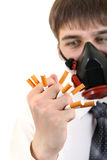 Man in Mask Crushing a Cigarettes Royalty Free Stock Photography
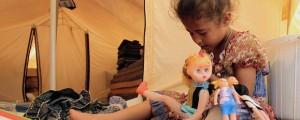 طفلة تلهو بدميتها في أحد مخيمات اللاجئين السوريين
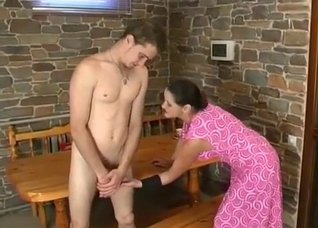 Stockings-wearing brunette fucks her hung son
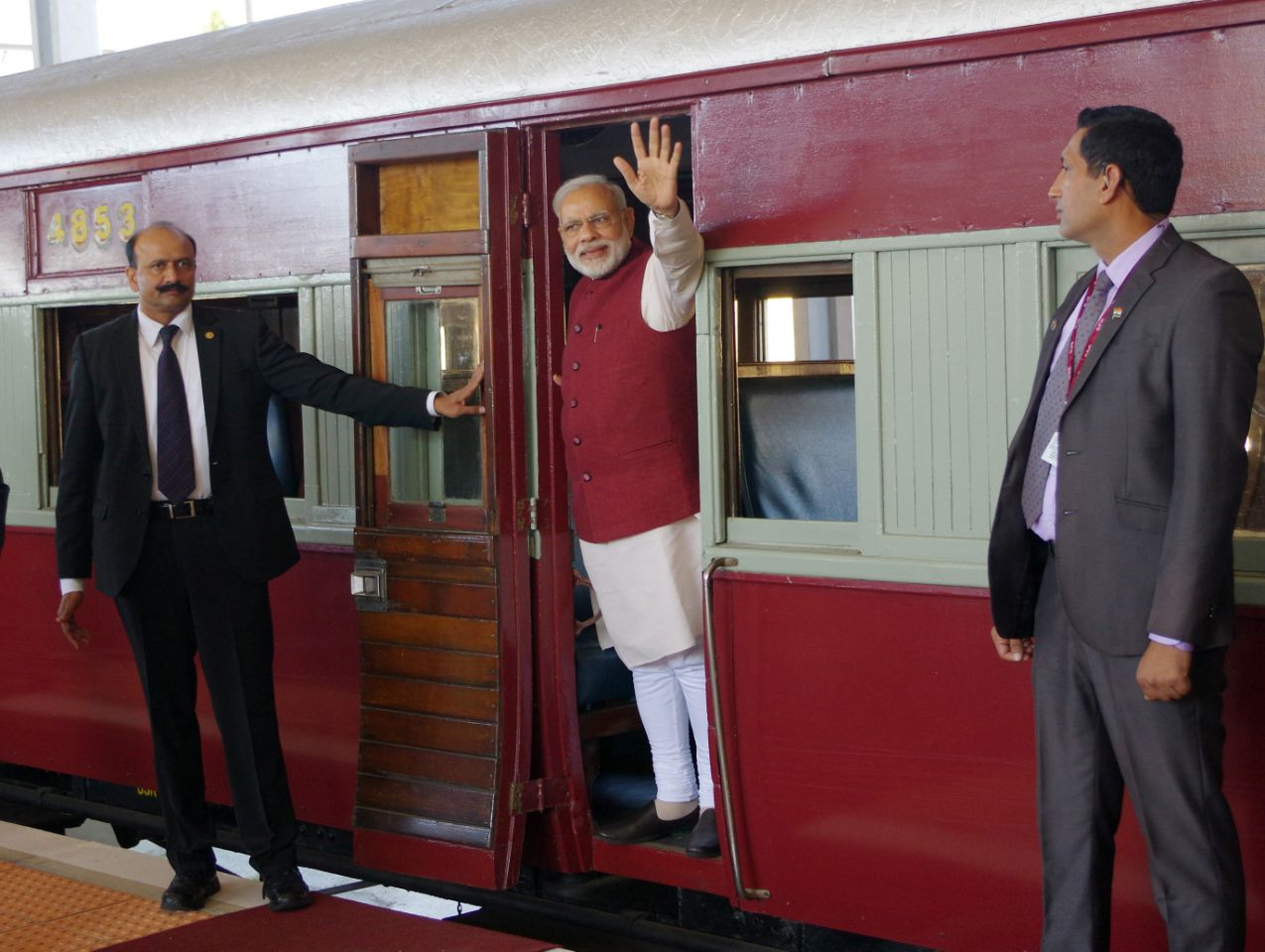 Indian Prime Minister Narendra Modi, waves from a train carriage at Pentrich Railway station in Pietermaritzburg, South Africa, Saturday July 9, 2016. Narendra Modi is taking the same historic train trip that Mahatma Gandhi took in 1893 when he was thrown off the train because of his race. Modi is on a four nation trip to Africa.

════

■ **Description of the task**:
Copy the full listing above exactly, apart from the pictures.

■ **Task solution**:
 Man in Mask Crushing a Cigarettes Royalty Free Stock Photography
 طفلة تلهو بدميتها في أحد مخيمات اللاجئين السوريين
 Stockings-wearing brunette fucks her hung son
 Indian Prime Minister Narendra Modi, waves from a train carriage at Pentrich Railway station in Pietermaritzburg, South Africa, Saturday July 9, 2016. Narendra Modi is taking the same historic train trip that Mahatma Gandhi took in 1893 when he was thrown off the train because of his race. Modi is on a four nation trip to Africa.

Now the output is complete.